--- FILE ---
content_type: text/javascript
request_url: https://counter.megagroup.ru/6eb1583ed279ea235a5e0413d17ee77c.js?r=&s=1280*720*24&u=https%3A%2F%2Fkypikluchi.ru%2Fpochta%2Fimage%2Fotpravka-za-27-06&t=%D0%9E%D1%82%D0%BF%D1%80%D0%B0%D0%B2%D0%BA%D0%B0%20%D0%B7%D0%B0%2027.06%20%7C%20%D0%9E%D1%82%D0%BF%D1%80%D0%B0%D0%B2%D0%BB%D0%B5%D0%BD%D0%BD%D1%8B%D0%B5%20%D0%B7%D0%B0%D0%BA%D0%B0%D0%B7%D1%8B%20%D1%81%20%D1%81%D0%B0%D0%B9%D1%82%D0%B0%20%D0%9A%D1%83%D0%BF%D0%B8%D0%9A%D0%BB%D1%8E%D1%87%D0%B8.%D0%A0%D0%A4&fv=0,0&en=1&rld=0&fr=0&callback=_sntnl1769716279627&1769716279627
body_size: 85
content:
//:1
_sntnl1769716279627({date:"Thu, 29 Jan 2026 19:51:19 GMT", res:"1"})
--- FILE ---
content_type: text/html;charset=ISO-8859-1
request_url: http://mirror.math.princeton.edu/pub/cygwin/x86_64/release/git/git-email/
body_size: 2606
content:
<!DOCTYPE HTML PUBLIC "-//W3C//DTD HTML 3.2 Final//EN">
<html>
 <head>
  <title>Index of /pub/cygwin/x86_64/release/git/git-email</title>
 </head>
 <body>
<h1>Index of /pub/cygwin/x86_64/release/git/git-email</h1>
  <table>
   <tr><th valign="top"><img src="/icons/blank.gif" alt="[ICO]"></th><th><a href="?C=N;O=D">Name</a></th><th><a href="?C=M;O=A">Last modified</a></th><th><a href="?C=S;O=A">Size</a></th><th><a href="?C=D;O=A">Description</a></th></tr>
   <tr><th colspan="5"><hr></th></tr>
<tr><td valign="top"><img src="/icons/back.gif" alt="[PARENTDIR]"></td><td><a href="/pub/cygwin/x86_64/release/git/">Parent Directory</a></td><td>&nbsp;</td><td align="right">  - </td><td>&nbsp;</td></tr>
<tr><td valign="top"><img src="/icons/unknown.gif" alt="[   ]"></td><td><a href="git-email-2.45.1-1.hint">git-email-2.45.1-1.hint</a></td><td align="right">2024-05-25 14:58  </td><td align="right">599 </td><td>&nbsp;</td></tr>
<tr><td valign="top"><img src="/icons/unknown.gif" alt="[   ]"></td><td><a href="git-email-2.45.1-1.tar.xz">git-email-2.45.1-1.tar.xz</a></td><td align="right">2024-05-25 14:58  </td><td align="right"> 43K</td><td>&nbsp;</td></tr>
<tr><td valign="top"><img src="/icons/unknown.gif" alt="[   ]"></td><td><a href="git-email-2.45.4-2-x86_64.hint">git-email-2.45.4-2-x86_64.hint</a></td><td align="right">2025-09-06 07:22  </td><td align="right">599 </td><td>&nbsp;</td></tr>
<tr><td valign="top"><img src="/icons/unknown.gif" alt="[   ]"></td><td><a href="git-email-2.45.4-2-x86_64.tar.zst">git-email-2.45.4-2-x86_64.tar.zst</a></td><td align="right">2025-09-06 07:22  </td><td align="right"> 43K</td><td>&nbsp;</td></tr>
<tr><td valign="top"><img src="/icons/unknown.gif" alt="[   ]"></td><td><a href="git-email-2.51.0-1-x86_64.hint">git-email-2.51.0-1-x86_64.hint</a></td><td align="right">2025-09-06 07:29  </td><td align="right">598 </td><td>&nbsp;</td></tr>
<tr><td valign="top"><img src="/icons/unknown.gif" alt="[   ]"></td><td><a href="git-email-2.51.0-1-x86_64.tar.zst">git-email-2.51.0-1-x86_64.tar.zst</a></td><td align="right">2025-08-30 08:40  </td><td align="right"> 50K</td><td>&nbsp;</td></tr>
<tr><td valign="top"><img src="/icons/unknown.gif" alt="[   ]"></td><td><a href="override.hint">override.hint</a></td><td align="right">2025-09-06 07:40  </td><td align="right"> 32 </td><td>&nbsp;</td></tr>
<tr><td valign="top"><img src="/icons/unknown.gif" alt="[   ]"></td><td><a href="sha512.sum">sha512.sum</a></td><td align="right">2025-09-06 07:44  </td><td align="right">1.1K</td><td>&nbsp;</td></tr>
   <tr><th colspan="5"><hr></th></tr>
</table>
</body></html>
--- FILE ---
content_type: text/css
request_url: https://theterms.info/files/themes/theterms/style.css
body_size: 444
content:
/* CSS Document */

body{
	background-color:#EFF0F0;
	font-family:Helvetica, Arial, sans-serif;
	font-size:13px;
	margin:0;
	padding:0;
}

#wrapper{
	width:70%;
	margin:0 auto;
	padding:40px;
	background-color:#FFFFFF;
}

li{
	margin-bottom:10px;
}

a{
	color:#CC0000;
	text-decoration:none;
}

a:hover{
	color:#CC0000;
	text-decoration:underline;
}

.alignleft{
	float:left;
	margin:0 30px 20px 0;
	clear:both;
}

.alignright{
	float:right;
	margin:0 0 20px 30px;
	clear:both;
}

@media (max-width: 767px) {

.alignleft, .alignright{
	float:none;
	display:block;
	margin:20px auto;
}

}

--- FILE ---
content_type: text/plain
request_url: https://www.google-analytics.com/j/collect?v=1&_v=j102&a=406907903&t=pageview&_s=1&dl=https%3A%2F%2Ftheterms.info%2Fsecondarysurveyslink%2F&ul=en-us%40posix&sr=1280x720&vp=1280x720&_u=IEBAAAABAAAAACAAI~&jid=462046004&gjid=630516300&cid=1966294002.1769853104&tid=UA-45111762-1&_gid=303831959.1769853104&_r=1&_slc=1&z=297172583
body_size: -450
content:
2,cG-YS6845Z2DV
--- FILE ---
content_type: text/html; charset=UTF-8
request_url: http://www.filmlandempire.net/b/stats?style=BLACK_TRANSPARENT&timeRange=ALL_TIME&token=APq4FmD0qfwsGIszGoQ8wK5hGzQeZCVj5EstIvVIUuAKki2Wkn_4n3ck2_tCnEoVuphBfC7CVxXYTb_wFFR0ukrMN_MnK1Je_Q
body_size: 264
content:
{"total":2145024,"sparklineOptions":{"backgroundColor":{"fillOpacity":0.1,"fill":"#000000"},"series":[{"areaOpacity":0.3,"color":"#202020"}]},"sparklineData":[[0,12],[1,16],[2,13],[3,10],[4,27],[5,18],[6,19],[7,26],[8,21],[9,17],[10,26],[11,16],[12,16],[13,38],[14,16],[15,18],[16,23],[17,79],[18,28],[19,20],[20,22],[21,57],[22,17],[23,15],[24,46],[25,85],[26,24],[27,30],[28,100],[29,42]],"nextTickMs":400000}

——————

# [What you are asked to do]
The reply is to be an exact repeat of the records above.

# [Response area]
--- FILE ---
content_type: text/javascript
request_url: https://counter.megagroup.ru/6eb1583ed279ea235a5e0413d17ee77c.js?r=&s=1280*720*24&u=https%3A%2F%2Fkypikluchi.ru%2Fpochta%2Fimage%2Fotpravka-za-27-06&t=%D0%9E%D1%82%D0%BF%D1%80%D0%B0%D0%B2%D0%BA%D0%B0%20%D0%B7%D0%B0%2027.06%20%7C%20%D0%9E%D1%82%D0%BF%D1%80%D0%B0%D0%B2%D0%BB%D0%B5%D0%BD%D0%BD%D1%8B%D0%B5%20%D0%B7%D0%B0%D0%BA%D0%B0%D0%B7%D1%8B%20%D1%81%20%D1%81%D0%B0%D0%B9%D1%82%D0%B0%20%D0%9A%D1%83%D0%BF%D0%B8%D0%9A%D0%BB%D1%8E%D1%87%D0%B8.%D0%A0%D0%A4&fv=0,0&en=1&rld=0&fr=0&callback=_sntnl1769716279627&1769716279627
body_size: 85
content:
//:1
_sntnl1769716279627({date:"Thu, 29 Jan 2026 19:51:19 GMT", res:"1"})
--- FILE ---
content_type: text/html;charset=ISO-8859-1
request_url: http://mirror.math.princeton.edu/pub/cygwin/x86_64/release/git/git-email/
body_size: 2606
content:
<!DOCTYPE HTML PUBLIC "-//W3C//DTD HTML 3.2 Final//EN">
<html>
 <head>
  <title>Index of /pub/cygwin/x86_64/release/git/git-email</title>
 </head>
 <body>
<h1>Index of /pub/cygwin/x86_64/release/git/git-email</h1>
  <table>
   <tr><th valign="top"><img src="/icons/blank.gif" alt="[ICO]"></th><th><a href="?C=N;O=D">Name</a></th><th><a href="?C=M;O=A">Last modified</a></th><th><a href="?C=S;O=A">Size</a></th><th><a href="?C=D;O=A">Description</a></th></tr>
   <tr><th colspan="5"><hr></th></tr>
<tr><td valign="top"><img src="/icons/back.gif" alt="[PARENTDIR]"></td><td><a href="/pub/cygwin/x86_64/release/git/">Parent Directory</a></td><td>&nbsp;</td><td align="right">  - </td><td>&nbsp;</td></tr>
<tr><td valign="top"><img src="/icons/unknown.gif" alt="[   ]"></td><td><a href="git-email-2.45.1-1.hint">git-email-2.45.1-1.hint</a></td><td align="right">2024-05-25 14:58  </td><td align="right">599 </td><td>&nbsp;</td></tr>
<tr><td valign="top"><img src="/icons/unknown.gif" alt="[   ]"></td><td><a href="git-email-2.45.1-1.tar.xz">git-email-2.45.1-1.tar.xz</a></td><td align="right">2024-05-25 14:58  </td><td align="right"> 43K</td><td>&nbsp;</td></tr>
<tr><td valign="top"><img src="/icons/unknown.gif" alt="[   ]"></td><td><a href="git-email-2.45.4-2-x86_64.hint">git-email-2.45.4-2-x86_64.hint</a></td><td align="right">2025-09-06 07:22  </td><td align="right">599 </td><td>&nbsp;</td></tr>
<tr><td valign="top"><img src="/icons/unknown.gif" alt="[   ]"></td><td><a href="git-email-2.45.4-2-x86_64.tar.zst">git-email-2.45.4-2-x86_64.tar.zst</a></td><td align="right">2025-09-06 07:22  </td><td align="right"> 43K</td><td>&nbsp;</td></tr>
<tr><td valign="top"><img src="/icons/unknown.gif" alt="[   ]"></td><td><a href="git-email-2.51.0-1-x86_64.hint">git-email-2.51.0-1-x86_64.hint</a></td><td align="right">2025-09-06 07:29  </td><td align="right">598 </td><td>&nbsp;</td></tr>
<tr><td valign="top"><img src="/icons/unknown.gif" alt="[   ]"></td><td><a href="git-email-2.51.0-1-x86_64.tar.zst">git-email-2.51.0-1-x86_64.tar.zst</a></td><td align="right">2025-08-30 08:40  </td><td align="right"> 50K</td><td>&nbsp;</td></tr>
<tr><td valign="top"><img src="/icons/unknown.gif" alt="[   ]"></td><td><a href="override.hint">override.hint</a></td><td align="right">2025-09-06 07:40  </td><td align="right"> 32 </td><td>&nbsp;</td></tr>
<tr><td valign="top"><img src="/icons/unknown.gif" alt="[   ]"></td><td><a href="sha512.sum">sha512.sum</a></td><td align="right">2025-09-06 07:44  </td><td align="right">1.1K</td><td>&nbsp;</td></tr>
   <tr><th colspan="5"><hr></th></tr>
</table>
</body></html>
--- FILE ---
content_type: text/css
request_url: https://theterms.info/files/themes/theterms/style.css
body_size: 444
content:
/* CSS Document */

body{
	background-color:#EFF0F0;
	font-family:Helvetica, Arial, sans-serif;
	font-size:13px;
	margin:0;
	padding:0;
}

#wrapper{
	width:70%;
	margin:0 auto;
	padding:40px;
	background-color:#FFFFFF;
}

li{
	margin-bottom:10px;
}

a{
	color:#CC0000;
	text-decoration:none;
}

a:hover{
	color:#CC0000;
	text-decoration:underline;
}

.alignleft{
	float:left;
	margin:0 30px 20px 0;
	clear:both;
}

.alignright{
	float:right;
	margin:0 0 20px 30px;
	clear:both;
}

@media (max-width: 767px) {

.alignleft, .alignright{
	float:none;
	display:block;
	margin:20px auto;
}

}

--- FILE ---
content_type: text/plain
request_url: https://www.google-analytics.com/j/collect?v=1&_v=j102&a=406907903&t=pageview&_s=1&dl=https%3A%2F%2Ftheterms.info%2Fsecondarysurveyslink%2F&ul=en-us%40posix&sr=1280x720&vp=1280x720&_u=IEBAAAABAAAAACAAI~&jid=462046004&gjid=630516300&cid=1966294002.1769853104&tid=UA-45111762-1&_gid=303831959.1769853104&_r=1&_slc=1&z=297172583
body_size: -450
content:
2,cG-YS6845Z2DV
--- FILE ---
content_type: text/html; charset=UTF-8
request_url: http://www.filmlandempire.net/b/stats?style=BLACK_TRANSPARENT&timeRange=ALL_TIME&token=APq4FmD0qfwsGIszGoQ8wK5hGzQeZCVj5EstIvVIUuAKki2Wkn_4n3ck2_tCnEoVuphBfC7CVxXYTb_wFFR0ukrMN_MnK1Je_Q
body_size: 264
content:
{"total":2145024,"sparklineOptions":{"backgroundColor":{"fillOpacity":0.1,"fill":"#000000"},"series":[{"areaOpacity":0.3,"color":"#202020"}]},"sparklineData":[[0,12],[1,16],[2,13],[3,10],[4,27],[5,18],[6,19],[7,26],[8,21],[9,17],[10,26],[11,16],[12,16],[13,38],[14,16],[15,18],[16,23],[17,79],[18,28],[19,20],[20,22],[21,57],[22,17],[23,15],[24,46],[25,85],[26,24],[27,30],[28,100],[29,42]],"nextTickMs":400000}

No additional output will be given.